Which lines mention "Tanzania"? Show each one from the listing.

━━━ Provided entries

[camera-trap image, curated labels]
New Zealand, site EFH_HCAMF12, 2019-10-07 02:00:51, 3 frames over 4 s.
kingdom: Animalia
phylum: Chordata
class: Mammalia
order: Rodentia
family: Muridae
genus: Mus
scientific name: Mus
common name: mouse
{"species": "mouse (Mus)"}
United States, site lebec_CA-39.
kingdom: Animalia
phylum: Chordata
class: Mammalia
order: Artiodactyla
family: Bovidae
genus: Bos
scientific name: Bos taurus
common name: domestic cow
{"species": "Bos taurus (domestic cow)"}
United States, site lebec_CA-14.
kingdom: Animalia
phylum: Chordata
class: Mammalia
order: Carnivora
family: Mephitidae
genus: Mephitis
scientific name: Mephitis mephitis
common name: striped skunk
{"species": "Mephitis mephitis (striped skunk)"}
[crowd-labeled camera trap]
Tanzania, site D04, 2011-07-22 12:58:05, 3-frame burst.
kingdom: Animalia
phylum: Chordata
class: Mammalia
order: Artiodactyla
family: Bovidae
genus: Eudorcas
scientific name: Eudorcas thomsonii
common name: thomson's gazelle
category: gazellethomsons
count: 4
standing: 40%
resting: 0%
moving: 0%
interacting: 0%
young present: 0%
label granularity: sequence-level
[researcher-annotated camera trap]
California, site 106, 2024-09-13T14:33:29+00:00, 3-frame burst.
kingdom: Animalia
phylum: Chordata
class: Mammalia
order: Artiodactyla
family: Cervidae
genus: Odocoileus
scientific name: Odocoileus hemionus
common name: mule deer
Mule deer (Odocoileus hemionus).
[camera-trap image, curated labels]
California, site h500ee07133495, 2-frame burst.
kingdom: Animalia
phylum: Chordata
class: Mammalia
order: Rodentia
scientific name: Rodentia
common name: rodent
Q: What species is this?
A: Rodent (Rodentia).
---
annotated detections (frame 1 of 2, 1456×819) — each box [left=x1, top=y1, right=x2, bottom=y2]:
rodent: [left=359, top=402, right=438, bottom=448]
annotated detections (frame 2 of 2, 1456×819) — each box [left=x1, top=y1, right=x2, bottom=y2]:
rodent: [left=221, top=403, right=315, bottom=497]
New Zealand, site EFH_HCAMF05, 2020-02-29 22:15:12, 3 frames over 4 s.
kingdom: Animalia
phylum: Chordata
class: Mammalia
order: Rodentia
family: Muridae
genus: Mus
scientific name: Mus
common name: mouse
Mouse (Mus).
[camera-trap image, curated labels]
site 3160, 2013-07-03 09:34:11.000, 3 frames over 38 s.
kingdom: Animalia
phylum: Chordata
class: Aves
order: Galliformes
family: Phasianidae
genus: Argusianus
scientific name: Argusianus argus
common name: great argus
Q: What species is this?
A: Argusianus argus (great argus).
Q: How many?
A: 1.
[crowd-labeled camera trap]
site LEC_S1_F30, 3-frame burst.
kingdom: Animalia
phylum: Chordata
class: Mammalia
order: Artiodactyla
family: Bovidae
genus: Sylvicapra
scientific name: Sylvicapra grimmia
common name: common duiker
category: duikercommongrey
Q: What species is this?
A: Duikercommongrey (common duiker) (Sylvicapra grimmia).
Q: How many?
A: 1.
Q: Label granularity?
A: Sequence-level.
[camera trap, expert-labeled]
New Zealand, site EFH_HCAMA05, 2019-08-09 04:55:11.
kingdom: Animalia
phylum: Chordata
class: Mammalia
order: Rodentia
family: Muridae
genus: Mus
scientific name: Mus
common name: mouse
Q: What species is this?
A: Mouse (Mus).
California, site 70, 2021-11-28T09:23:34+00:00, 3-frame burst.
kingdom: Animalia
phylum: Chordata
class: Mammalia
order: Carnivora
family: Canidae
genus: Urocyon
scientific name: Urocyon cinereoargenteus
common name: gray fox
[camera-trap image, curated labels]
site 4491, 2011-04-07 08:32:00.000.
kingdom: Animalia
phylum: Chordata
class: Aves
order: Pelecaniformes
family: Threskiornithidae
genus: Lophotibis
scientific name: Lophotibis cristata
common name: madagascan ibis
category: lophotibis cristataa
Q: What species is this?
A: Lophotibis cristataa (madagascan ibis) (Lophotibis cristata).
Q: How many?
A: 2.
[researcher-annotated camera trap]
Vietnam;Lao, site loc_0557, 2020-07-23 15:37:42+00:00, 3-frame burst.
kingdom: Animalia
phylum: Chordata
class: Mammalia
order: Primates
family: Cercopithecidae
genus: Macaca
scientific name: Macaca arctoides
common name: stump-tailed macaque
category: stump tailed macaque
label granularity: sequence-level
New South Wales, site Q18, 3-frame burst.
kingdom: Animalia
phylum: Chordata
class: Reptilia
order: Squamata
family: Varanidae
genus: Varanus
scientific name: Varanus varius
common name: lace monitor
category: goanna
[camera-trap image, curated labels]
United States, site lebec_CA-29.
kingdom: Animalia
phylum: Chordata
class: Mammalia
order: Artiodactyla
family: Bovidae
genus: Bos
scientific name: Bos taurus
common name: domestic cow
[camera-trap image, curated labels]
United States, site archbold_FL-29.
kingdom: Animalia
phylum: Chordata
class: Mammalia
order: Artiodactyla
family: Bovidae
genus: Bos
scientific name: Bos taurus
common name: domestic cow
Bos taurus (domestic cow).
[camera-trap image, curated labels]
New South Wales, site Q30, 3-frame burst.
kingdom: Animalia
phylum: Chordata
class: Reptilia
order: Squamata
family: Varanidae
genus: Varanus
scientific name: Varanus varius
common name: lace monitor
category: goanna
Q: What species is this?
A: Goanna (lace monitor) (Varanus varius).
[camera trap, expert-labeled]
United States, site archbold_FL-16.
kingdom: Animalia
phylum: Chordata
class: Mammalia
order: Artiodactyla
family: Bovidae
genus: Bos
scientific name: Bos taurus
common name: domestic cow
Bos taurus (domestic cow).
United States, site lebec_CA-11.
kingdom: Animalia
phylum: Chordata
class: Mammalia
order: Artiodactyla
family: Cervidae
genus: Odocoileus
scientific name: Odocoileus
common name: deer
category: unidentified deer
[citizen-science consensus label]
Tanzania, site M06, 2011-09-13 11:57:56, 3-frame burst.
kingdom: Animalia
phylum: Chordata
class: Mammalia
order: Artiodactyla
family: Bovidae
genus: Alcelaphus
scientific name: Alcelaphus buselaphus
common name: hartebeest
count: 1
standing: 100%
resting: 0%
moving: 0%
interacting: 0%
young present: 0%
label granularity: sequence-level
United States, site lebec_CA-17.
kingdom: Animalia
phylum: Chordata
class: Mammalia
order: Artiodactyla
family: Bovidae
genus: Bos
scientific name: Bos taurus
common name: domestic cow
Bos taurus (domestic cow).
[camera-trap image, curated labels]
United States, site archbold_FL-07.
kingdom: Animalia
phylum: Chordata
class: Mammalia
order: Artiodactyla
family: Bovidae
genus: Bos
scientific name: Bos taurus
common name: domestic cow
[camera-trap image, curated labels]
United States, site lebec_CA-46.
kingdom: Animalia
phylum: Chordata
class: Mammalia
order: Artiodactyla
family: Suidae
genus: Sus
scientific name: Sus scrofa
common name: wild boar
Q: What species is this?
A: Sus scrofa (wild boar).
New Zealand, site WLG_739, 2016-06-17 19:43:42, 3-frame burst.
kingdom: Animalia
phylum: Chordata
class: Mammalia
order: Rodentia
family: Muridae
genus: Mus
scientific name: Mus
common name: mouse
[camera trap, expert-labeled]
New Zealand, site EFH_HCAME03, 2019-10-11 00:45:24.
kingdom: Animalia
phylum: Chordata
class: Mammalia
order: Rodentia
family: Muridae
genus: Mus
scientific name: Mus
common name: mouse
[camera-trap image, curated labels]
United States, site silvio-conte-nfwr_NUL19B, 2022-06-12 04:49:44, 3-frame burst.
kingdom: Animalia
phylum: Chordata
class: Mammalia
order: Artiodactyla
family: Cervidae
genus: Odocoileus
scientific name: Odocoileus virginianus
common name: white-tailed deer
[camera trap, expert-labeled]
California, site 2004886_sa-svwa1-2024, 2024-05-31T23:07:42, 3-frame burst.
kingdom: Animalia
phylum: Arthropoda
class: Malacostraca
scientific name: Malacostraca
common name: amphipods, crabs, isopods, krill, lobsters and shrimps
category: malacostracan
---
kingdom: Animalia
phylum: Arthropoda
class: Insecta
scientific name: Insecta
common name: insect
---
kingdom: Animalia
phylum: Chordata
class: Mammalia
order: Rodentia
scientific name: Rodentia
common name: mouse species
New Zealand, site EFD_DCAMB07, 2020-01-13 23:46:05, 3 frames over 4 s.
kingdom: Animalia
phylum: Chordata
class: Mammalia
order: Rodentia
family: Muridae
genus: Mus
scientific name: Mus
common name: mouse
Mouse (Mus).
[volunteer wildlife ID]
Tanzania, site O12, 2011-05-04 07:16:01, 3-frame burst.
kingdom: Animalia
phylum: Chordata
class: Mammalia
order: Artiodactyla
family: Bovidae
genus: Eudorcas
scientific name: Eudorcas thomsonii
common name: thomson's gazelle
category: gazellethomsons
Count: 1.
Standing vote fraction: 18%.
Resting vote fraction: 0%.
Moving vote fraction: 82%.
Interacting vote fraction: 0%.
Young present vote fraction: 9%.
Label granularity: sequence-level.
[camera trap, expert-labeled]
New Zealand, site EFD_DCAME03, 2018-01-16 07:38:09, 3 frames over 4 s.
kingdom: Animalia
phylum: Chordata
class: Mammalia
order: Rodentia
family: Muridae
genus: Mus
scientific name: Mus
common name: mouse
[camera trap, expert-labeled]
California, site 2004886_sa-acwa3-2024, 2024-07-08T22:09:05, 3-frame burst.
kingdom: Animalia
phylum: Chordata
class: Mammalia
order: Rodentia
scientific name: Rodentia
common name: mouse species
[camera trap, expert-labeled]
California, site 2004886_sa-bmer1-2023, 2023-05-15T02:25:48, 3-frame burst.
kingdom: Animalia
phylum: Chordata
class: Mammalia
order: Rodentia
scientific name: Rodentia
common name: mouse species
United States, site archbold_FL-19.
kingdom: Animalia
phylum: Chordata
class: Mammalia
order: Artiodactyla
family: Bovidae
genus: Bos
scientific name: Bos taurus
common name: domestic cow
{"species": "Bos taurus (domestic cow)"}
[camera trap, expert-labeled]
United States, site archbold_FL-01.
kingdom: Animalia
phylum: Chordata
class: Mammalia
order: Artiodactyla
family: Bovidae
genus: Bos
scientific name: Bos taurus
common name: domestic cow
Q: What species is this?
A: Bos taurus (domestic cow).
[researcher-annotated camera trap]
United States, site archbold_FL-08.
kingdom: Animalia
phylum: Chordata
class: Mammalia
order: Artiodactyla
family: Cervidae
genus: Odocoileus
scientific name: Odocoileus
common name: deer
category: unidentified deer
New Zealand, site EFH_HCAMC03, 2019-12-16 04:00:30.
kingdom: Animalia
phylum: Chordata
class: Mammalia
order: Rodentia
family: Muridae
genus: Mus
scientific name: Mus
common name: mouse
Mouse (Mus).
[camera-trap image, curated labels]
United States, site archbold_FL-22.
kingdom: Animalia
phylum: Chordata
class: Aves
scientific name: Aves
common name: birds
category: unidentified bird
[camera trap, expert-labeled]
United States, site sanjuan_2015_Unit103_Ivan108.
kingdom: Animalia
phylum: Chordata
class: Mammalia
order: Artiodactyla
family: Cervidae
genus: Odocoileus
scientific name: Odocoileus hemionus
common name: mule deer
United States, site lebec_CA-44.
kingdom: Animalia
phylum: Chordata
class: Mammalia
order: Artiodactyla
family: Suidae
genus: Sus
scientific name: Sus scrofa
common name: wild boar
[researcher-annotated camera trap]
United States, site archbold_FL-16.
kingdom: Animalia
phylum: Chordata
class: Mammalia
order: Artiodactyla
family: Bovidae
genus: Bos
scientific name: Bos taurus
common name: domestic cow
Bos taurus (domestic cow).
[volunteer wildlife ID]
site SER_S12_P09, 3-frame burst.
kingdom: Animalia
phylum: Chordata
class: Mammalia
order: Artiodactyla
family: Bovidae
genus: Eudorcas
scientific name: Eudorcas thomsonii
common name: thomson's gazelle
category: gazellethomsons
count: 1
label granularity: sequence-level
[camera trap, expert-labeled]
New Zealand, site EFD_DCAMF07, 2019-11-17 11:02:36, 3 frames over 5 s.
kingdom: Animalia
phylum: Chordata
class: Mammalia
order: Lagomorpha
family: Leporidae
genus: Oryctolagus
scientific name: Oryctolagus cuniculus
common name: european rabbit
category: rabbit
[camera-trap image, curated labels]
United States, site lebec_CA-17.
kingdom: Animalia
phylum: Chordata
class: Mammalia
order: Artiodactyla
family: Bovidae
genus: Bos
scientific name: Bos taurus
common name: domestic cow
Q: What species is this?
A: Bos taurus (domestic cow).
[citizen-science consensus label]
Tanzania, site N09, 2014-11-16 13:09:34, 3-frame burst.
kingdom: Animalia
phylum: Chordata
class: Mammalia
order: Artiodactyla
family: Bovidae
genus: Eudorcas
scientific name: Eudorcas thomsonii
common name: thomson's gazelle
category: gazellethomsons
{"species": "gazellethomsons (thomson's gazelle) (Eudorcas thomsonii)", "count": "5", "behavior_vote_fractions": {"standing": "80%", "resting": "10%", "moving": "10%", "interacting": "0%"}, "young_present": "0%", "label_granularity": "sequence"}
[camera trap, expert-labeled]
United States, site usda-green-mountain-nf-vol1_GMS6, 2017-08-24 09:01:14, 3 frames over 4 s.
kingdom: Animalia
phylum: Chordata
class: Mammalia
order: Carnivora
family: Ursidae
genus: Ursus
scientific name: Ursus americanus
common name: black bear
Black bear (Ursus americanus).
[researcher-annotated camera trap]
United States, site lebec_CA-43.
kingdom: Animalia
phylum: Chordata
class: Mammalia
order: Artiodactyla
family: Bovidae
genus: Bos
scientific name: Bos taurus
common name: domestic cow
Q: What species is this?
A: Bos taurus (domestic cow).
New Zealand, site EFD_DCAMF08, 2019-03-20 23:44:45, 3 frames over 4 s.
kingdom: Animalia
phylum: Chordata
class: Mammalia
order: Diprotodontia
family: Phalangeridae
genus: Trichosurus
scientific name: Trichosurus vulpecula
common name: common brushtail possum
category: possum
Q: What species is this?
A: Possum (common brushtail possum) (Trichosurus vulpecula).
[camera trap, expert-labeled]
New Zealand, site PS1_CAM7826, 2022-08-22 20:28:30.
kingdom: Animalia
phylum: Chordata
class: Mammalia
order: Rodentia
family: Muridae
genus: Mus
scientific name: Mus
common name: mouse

━━━━━━

Solved exercise:
Tanzania, site D04, 2011-07-22 12:58:05, 3-frame burst.
Tanzania, site M06, 2011-09-13 11:57:56, 3-frame burst.
Tanzania, site O12, 2011-05-04 07:16:01, 3-frame burst.
Tanzania, site N09, 2014-11-16 13:09:34, 3-frame burst.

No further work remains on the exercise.